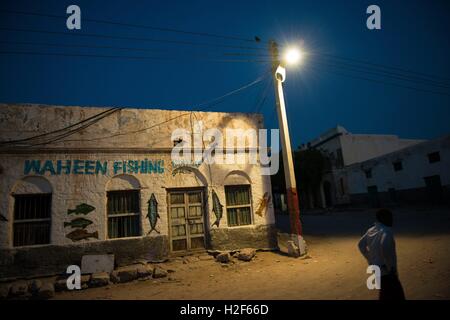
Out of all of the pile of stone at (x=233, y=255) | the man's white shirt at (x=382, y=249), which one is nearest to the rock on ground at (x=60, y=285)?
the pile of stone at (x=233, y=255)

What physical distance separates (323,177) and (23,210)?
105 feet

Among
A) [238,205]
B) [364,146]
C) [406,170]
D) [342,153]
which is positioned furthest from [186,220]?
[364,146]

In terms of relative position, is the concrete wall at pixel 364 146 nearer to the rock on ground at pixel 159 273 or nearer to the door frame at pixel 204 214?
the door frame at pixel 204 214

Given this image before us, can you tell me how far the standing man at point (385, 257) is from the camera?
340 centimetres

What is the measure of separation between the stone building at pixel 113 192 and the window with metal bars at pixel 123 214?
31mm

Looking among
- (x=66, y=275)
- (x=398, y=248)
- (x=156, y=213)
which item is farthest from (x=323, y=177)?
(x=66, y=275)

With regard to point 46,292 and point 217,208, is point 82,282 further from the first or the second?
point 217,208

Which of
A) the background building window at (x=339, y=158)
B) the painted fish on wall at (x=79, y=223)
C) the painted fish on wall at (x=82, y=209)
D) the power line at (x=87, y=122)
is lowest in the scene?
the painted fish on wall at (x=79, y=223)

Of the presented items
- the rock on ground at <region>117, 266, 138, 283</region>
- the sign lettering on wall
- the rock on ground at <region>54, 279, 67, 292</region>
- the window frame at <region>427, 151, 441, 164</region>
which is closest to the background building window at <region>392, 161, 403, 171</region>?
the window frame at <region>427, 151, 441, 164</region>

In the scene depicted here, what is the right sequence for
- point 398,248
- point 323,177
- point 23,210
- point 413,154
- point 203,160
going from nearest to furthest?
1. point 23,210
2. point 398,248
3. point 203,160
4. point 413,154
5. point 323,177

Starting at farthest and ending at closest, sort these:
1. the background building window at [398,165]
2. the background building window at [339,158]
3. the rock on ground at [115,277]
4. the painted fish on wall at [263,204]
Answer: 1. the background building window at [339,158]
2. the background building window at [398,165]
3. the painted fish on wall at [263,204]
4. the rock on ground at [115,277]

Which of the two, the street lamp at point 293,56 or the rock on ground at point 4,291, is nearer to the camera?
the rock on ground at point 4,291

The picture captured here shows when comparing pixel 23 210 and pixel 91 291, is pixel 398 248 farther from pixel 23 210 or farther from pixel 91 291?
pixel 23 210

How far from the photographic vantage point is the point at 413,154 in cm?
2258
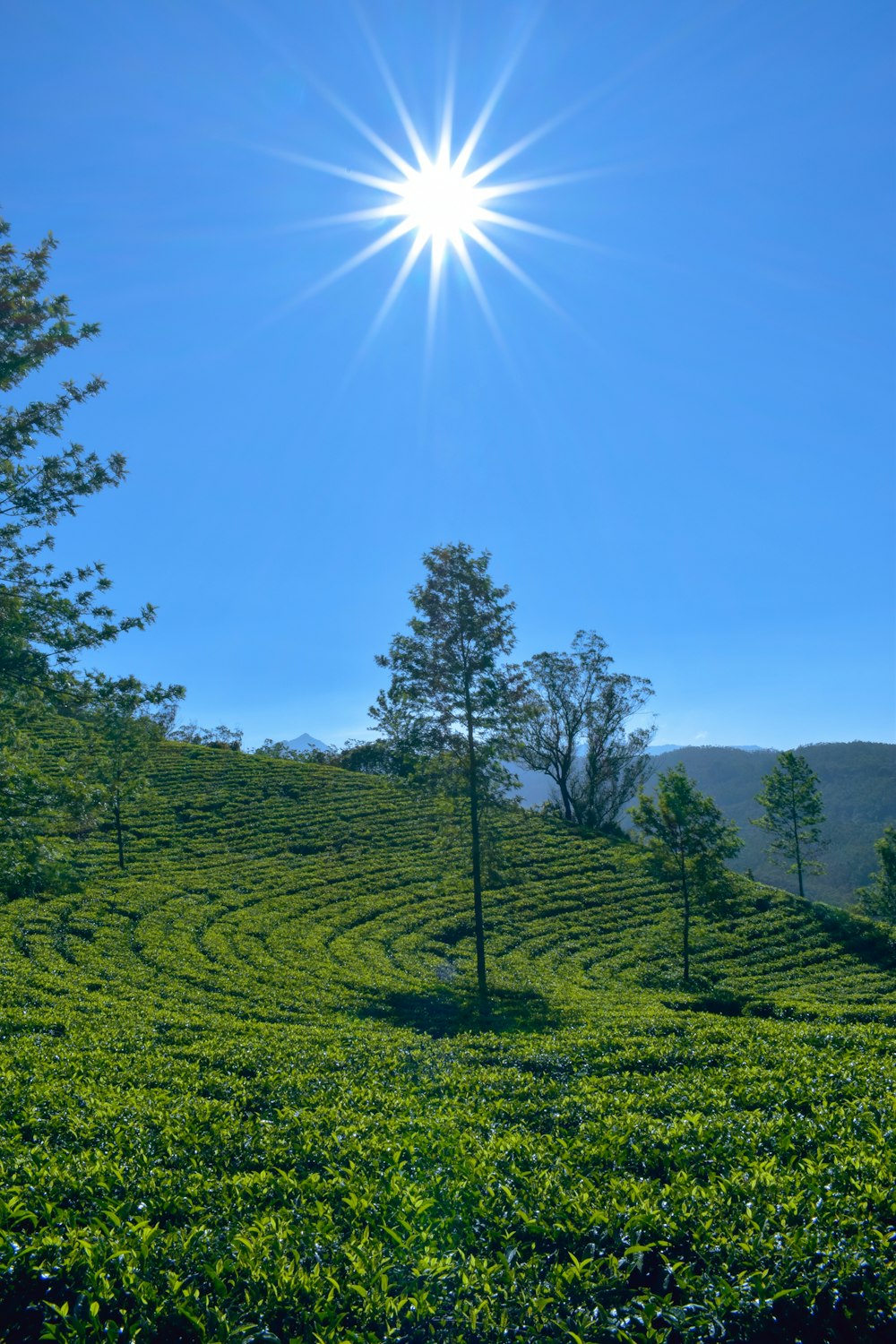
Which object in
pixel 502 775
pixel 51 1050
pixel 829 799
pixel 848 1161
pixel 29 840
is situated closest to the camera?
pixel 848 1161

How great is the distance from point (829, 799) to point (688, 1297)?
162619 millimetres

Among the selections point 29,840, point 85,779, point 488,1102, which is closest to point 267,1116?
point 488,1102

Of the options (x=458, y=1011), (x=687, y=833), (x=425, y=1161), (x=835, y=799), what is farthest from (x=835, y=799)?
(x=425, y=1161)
-----
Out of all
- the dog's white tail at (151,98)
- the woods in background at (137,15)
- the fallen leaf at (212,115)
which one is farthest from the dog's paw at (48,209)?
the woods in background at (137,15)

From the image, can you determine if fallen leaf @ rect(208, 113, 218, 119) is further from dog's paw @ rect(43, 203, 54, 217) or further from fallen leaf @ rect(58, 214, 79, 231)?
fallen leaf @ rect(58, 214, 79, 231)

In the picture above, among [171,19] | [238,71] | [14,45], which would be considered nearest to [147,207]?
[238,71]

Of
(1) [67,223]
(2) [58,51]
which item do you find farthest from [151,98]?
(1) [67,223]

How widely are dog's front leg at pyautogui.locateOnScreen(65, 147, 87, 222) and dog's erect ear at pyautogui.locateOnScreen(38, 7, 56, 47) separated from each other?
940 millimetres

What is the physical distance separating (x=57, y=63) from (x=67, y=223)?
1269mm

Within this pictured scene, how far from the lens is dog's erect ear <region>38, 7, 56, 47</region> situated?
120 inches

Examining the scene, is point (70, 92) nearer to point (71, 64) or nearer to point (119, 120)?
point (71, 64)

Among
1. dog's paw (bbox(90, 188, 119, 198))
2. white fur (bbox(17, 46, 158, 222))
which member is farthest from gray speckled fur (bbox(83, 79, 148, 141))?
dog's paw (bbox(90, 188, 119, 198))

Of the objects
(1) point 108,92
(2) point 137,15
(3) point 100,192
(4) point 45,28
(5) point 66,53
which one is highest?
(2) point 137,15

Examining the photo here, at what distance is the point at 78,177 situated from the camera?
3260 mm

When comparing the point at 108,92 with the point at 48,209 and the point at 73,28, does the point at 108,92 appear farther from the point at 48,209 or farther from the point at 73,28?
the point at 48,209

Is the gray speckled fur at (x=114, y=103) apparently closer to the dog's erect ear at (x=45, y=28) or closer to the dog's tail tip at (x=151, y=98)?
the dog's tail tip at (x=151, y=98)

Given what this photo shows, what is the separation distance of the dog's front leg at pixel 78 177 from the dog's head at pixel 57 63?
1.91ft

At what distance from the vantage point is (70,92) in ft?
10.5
-----
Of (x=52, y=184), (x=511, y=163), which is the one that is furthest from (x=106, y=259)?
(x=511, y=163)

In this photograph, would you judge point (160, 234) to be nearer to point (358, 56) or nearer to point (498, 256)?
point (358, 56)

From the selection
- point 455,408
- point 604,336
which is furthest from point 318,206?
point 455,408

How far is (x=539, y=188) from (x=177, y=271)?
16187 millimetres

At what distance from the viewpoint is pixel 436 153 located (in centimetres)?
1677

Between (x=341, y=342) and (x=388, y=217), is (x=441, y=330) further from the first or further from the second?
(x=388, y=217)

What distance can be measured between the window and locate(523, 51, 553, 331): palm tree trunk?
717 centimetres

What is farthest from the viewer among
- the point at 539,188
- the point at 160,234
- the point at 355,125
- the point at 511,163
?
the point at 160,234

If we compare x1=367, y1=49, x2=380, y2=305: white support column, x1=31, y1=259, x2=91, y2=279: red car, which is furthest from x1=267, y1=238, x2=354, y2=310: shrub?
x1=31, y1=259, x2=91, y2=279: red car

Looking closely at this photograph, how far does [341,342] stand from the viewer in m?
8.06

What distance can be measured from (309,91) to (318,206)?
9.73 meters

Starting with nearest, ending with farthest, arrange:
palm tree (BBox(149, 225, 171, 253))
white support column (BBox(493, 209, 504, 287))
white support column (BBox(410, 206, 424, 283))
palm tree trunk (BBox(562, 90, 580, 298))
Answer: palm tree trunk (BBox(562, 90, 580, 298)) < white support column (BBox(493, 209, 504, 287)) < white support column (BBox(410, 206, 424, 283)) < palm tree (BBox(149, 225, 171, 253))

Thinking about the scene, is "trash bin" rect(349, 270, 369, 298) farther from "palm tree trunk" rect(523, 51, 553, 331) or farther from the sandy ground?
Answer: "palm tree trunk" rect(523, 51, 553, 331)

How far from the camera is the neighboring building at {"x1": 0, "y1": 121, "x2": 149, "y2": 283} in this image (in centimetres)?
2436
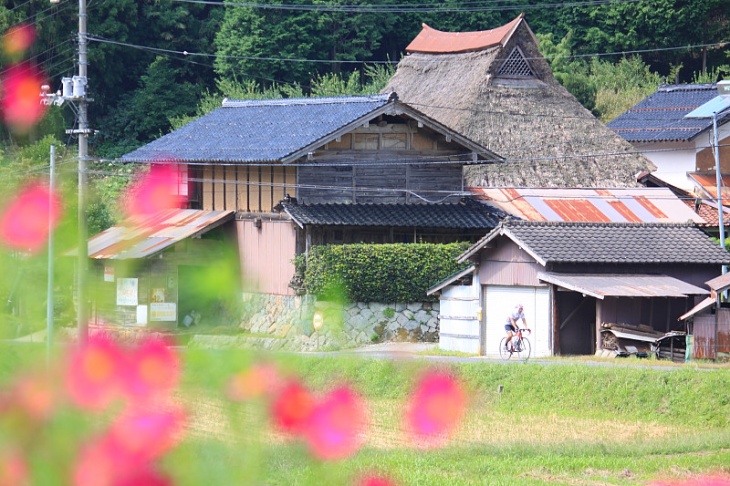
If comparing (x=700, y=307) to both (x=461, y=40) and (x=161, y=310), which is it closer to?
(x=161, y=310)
-----
Set task » Gather every line in the rows above that contains the word "comparing", matching its case exactly.

Solution »
The picture captured here shows when comparing pixel 23 210 and pixel 91 291, is pixel 398 248 farther from pixel 23 210 or farther from pixel 91 291?
When comparing the point at 108,92 with the point at 48,209 and the point at 73,28, does the point at 108,92 appear farther from the point at 48,209 or farther from the point at 73,28?
If comparing (x=700, y=307) to both (x=461, y=40) and (x=161, y=310), which is it closer to?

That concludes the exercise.